Анн тотчас спохватился и хотел извиниться, но Франсуа остановил его.

– Нет, продолжай! Говори не раздумывая. Говори все, что придет в голову…

– Я побывал во Флёрене. Вас до сих пор там помнят. Я много думал о Розе и о вашем сыне Франсуа…

– Ты был там с Теодорой?

– Нет, один. С Теодорой мы были в Мортфонтене. А Изидор находился в Компьене, со своей женой Сабиной…

– Сабина Ланфан здесь.

– Здесь?

И Франсуа объяснил: молодая вдова приехала искать у него убежища. Старик подробно рассказал правнуку, как он жил после его бегства из Вивре. И тут Анн понял: тот ничего не знает о его пленении.

– Я жил в плену в Бургундии, в Куланже…

– Но мне ничего не сообщили!

Они уже приблизились к замку и углубились в лабиринт.

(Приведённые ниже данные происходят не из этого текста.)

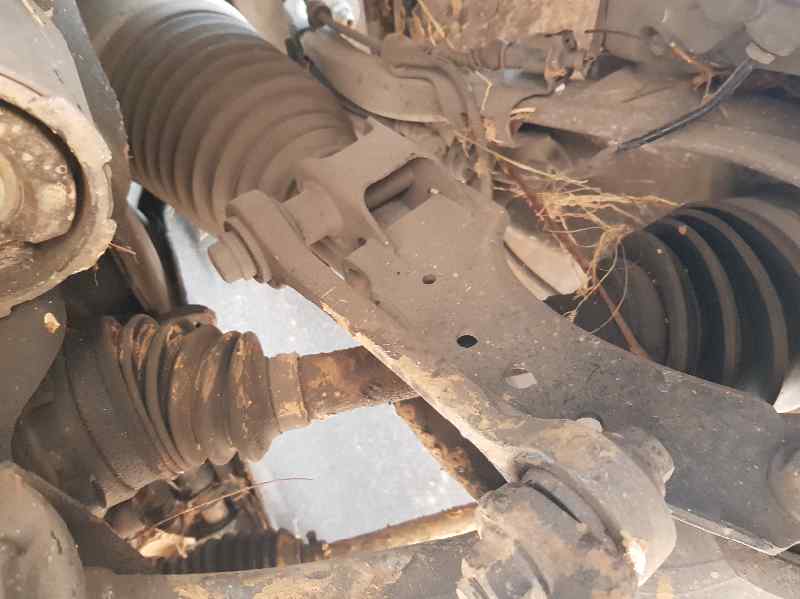 Transmision Delantera Izquierda para Porsche Cayenne (Typ 92Aa)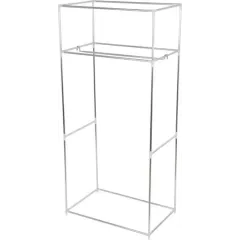 Вешалка напольная Рыжий Кот 70*45*155см с чехлом (223680)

– Управляющий наверняка скрыл это от вас, чтобы уберечь от лишнего волнения. Вы ведь все равно ничем не могли мне помочь. Он – хороший человек, ваш управляющий.

– Но раз ты свободен, значит, выкуп заплатил кто-то другой. Или ты убежал?

– Ни то, ни другое.

– Не понимаю…

А кости постукивали все так же равномерно…

Чтобы объяснить прадеду это новое обстоятельство, Анну пришлось бы поведать о событиях в Куланже, упомянуть о Диане. Но в присутствии Теодоры он не смел рассказывать такие вещи.

– Простите, монсеньор. Я объясню позже.

Теперь они находились перед часовней. Во дворе уже собралась целая толпа. Брат Тифаний, Сабина Ланфан, Филипп Мышонок, Готье д'Ивиньяк, стражники и слуги замка, застыв в неподвижности, смотрели, как прадед и правнук проходят перед ними, держа в руках свою скорбную ношу.

Когда оба переступили порог часовни, брат Тифаний хотел последовать за ними, но Франсуа сделал ему знак остановиться.

Возле алтаря Анн без чьей-либо помощи поднял плиту, закрывавшую люк. Франсуа взял большую свечу, горевшую неподалеку, и они спустились в склеп. Они положили Теодору в нишу рядом с той, где покоилась Ариетта де Вивре, и после долгой совместной молитвы поднялись наверх.

Но им все еще не хотелось выходить отсюда, навстречу свежему воздуху и ожидавшим их людям. Оба испытывали потребность побыть вместе, наедине, – и именно здесь, в этой церкви, беседуя вполголоса лицом к витражу, изображавшему Эда, Анн открыл Франсуа все остальное.